> Reading passage:
· · · · ·

Given the money invested, and Pat Shurmur’s history with the position, don’t assume this will be a committee backfield in Denver. High-end RB1 volume might be just as likely for Melvin Gordon. Given public sentiment asserting the antithesis, he’s likely to be a draft-day value.
Austin Ekeler may still be the better value overall, now that Gordon is no longer in his way. For a multitude of reasons, his floor and ceiling are both higher than Gordon’s.
Last summer, the Chargers offered Melvin Gordon a contract worth $10 million per season. Gordon declined, held out through the team’s first four games, and then averaged a paltry 3.8 yards per carry upon his return – his fourth of five seasons averaging fewer than 4.0 yards per carry. Gordon clearly overestimated his market, as he was forced to settle for a two-year deal with the Broncos worth $16 million.
At first glance, the landing spot seems unsexy. Denver hasn’t had a winning season since 2016, and Los Angeles’ decline in positive game flow (falling from 12 wins to five) clearly hurt Gordon last season. He also joins a crowded running back room that includes Phillip Lindsay (2,048 rushing yards over the past two seasons) and Royce Freeman (their third-round pick in 2018). Head coach Vic Fangio preferred a committee approach last year, as Lindsay only out-snapped Freeman by eight (513 to 505) even though he out-gained Freeman by 455 total yards.
Again, the landing spot seems unsexy at first glance, but maybe only at first glance. The majority of drafters will guess that Gordon assumes Lindsay’s old role in the offense (RB1A) bumping Lindsay down to the Freeman role (RB1B) and then Freeman to the bench. However, according to James Palmer of NFL Network, Gordon was signed to be the team’s “bell cow” running back. Given the money spent to acquire Gordon (sixth-most per year among running backs) in conjunction with the hiring of new offensive coordinator Pat Shurmur, that makes a lot of sense. Shurmur not only has a long history of favoring a singular bell cow running back over a committee, but he actually might have one of the best fantasy running back résumés of any coach in football.

· · · · ·

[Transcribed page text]
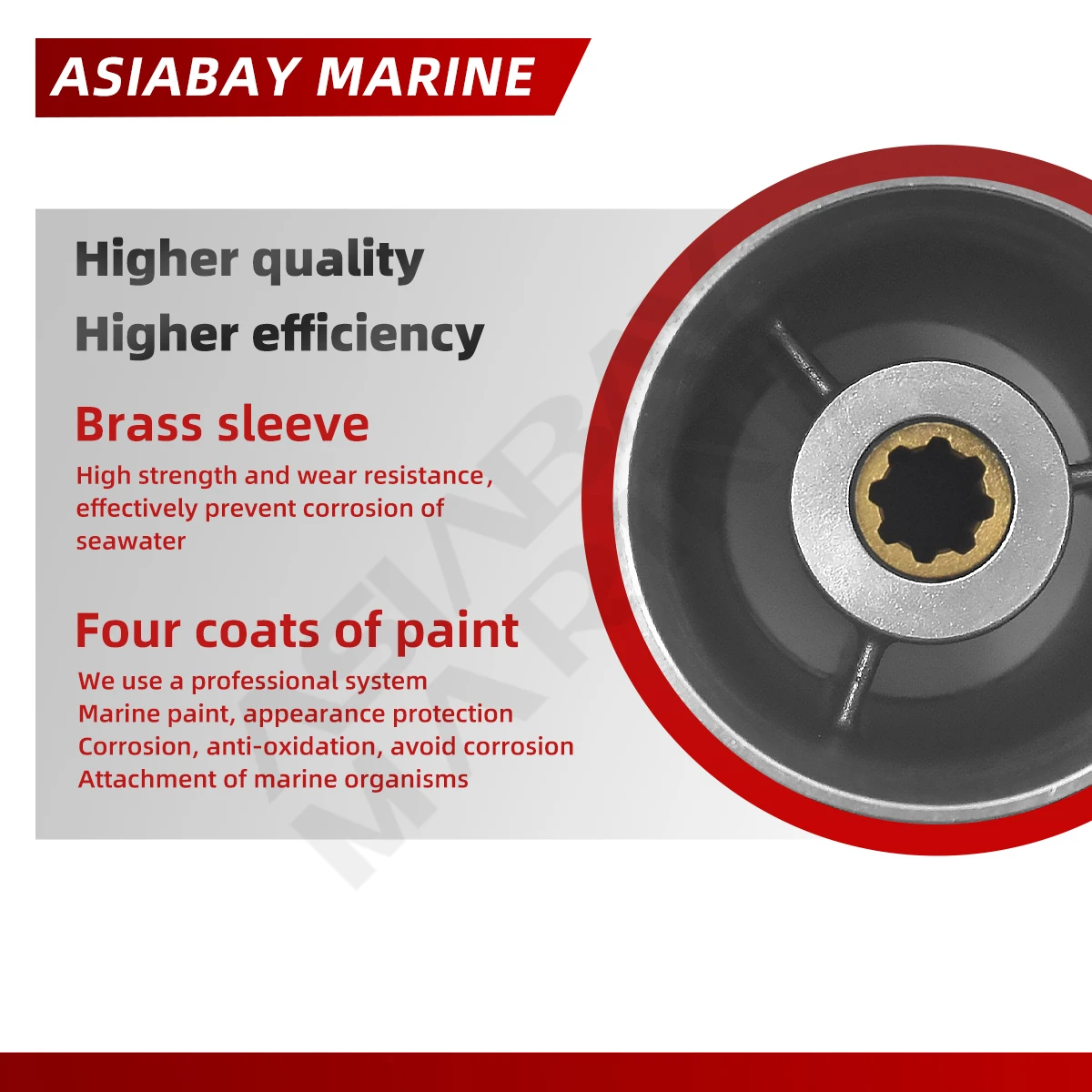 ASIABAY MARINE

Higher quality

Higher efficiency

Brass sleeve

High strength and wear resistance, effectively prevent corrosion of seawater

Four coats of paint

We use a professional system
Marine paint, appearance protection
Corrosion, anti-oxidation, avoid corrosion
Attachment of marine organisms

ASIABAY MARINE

· · · · ·

> Tasks to perform:
a. According to the Melvin Gordon article, what contract did Gordon sign with the Broncos?
b. Translate this sentence from the Melvin Gordon article into Spanish: "Last summer, the Chargers offered Melvin Gordon a contract worth $10 million per season."
c. Write a continuation of the Melvin Gordon article, starting right after its final sentence.
The transcribed material stands apart from the Melvin Gordon article.

> Responses to the tasks:
a. A two-year deal worth $16 million.

b. El verano pasado, los Chargers le ofrecieron a Melvin Gordon un contrato de 10 millones de dólares por temporada.

c.
In 11 career seasons as an NFL head coach or offensive coordinator, Shurmur’s RB1 has averaged 17.9 carries, 4.4 targets, and 101.0 yards from scrimmage per game. To clarify, that’s high-end RB1 volume. On a 16-game pace, those numbers come out to 287 carries, 71 targets, 1,615 yards, and – most importantly – 282.9 weighted opportunity points, which would have ranked fourth-most in 2019. (And keep in mind, this is just Shurmur’s average, which includes seasons from names like Trent Richardson and Peyton Hillis.) Gordon surely fits this prototype, having already proven he can handle a bell cow workload, averaging 16.5 carries, 4.9 targets, and 99.6 yards from scrimmage per game since 2016.
While I think this does mean Gordon is likely to be a slight value all throughout the offseason, he’s surely not without his warts. This sort of volume projection is especially important for a player like Gordon who has been overly reliant on good volume throughout his career. With the exception of 2018, Gordon has thoroughly underwhelmed in efficiency, averaging 1.2 fantasy points per game below his weighted opportunity expectation. Lindsay – the only undrafted running back to reach 1,000 rushing yards in each of his first two NFL seasons – is also much better than your average backup. In fact, perhaps he’s good enough to still warrant eight to 10 touches most weeks or to be handed bell cow duties if Gordon struggles.
After Lindsay, the only other player affected by this signing was Austin Ekeler, and the effect was massive. Without Gordon in the picture, Ekeler should jump to the early second-round in ADP, as an easy top-10 fantasy running back. As a worst-case scenario, Los Angeles signs or drafts some competition for Ekeler and he won’t be given a full bell cow workload. However, that’s exactly what happened last year when Gordon returned from his holdout (Weeks 5-17). Ekeler played on just 53% of the team’s snaps and Ekeler still ranked fifth in fantasy points per game from that point on. Prior to that, however, Ekeler played on 70% of the team’s snaps, averaging an astounding 26.8 fantasy points per game, which ranked second to only Christian McCaffrey. A split along those lines, or even better, is surely the best-case scenario, but also the most-likely scenario following his four-year-extension with the Chargers, signed this off-season.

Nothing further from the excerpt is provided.